The slope-intercept form of a linear equation is a simple and powerful way to express linear equations. It is written as \( y = mx + b \), where \( m \) represents the slope of the line, and \( b \) is the y-intercept. This form makes it easy to quickly identify both the slope and the y-intercept.

• The slope \( m \) tells you how steep the line is, or how much \( y \) changes for a given change in \( x \).
• The y-intercept \( b \) is the point where the line crosses the y-axis. It represents the value of \( y \) when \( x = 0 \).

Using the slope-intercept form makes graphing a linear equation straightforward, as you just need to identify these two components and apply them to the coordinate plane. This format also quickly communicates key information about the line's behavior in a mathematical context.

Graphing linear functions involves plotting points on a coordinate plane and drawing a straight line through these points.
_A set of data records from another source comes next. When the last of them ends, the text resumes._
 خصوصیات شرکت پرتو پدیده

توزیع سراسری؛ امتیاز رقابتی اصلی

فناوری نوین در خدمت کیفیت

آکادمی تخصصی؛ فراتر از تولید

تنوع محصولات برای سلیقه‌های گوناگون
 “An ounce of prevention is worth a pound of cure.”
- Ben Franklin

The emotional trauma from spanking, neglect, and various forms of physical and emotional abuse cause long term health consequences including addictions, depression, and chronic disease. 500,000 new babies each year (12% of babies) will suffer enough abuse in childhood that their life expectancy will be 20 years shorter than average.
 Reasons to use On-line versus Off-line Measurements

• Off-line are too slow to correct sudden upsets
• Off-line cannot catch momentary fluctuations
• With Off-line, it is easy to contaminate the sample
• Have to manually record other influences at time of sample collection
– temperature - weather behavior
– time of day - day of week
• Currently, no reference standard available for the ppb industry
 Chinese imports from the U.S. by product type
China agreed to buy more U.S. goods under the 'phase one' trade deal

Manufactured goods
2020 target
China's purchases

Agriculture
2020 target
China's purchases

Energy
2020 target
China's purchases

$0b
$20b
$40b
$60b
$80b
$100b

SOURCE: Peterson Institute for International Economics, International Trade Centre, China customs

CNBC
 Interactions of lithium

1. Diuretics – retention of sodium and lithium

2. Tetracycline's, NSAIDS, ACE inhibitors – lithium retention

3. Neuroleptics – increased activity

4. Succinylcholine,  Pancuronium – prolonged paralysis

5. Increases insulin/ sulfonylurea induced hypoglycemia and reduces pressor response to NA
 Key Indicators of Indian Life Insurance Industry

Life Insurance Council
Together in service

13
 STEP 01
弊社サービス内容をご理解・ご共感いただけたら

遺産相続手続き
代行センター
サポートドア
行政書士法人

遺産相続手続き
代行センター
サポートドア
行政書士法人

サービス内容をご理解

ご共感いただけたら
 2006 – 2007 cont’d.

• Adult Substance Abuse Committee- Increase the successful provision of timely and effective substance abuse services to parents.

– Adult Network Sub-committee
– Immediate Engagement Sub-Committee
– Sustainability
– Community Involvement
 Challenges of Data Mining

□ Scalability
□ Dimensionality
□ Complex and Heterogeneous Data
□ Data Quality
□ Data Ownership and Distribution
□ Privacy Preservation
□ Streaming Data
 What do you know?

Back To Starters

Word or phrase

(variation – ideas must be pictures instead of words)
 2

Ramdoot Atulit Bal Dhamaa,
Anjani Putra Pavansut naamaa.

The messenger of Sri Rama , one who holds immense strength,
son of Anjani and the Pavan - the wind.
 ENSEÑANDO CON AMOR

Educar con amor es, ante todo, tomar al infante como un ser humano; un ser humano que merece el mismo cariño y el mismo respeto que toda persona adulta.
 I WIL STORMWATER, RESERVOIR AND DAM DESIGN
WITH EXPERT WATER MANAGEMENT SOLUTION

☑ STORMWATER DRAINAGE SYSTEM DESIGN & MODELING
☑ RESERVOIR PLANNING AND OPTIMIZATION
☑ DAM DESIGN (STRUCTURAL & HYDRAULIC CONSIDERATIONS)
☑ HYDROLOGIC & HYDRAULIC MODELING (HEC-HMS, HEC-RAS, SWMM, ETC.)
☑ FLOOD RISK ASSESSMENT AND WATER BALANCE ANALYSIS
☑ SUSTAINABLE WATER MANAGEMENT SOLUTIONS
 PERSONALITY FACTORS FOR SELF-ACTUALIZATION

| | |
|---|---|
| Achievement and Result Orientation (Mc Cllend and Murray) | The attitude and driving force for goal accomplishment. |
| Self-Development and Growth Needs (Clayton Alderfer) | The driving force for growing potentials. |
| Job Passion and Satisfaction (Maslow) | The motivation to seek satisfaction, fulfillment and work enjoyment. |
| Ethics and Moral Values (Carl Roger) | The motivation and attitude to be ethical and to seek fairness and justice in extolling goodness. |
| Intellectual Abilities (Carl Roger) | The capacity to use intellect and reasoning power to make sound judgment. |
Linear functions create straight lines, making them predictable and easy to work with.
To graph the function, start with key pieces of information: the slope and the y-intercept. Begin by:

• Plotting the y-intercept point on the graph.
• Using the slope to find other points on the line.

After plotting these points, draw a line through them to represent the linear function. Extend the line in both directions on the graph. This depiction shows how the function behaves across different values of \( x \). With practice, graphing linear functions becomes an efficient way to visualize equations.

The coordinate plane is a two-dimensional surface where you can graph points, lines, and curves. It consists of two perpendicular axes: a horizontal axis (the x-axis) and a vertical axis (the y-axis).
Each point on the coordinate plane is represented by a pair of numbers \((x, y)\), which are the coordinates of the point:

• The x-coordinate indicates horizontal movement from the origin.
• The y-coordinate indicates vertical movement from the origin.

The origin \((0, 0)\) is the point where the x-axis and y-axis intersect. The coordinate plane is essential for graphing equations and visualizing mathematical concepts, allowing you to see the relationship between different variables clearly.

The y-intercept is a critical concept in understanding linear equations. It is the specific point on the graph where the line crosses the y-axis. This happens when the value of \( x \) is zero. Given the equation in slope-intercept form \( y = mx + b \), the y-intercept is simply \( b \).
For example, in the equation \( k(x) = \frac{2}{3}x - 3 \), the y-intercept is \(-3\), meaning the line will cross the y-axis at the point \((0, -3)\).Understanding the y-intercept helps in quickly sketching graphs, as it gives a definite starting point, from which you can use the slope to determine other points on the line. Recognizing where the line intersects the y-axis allows one to see the initial value of a function when plotted.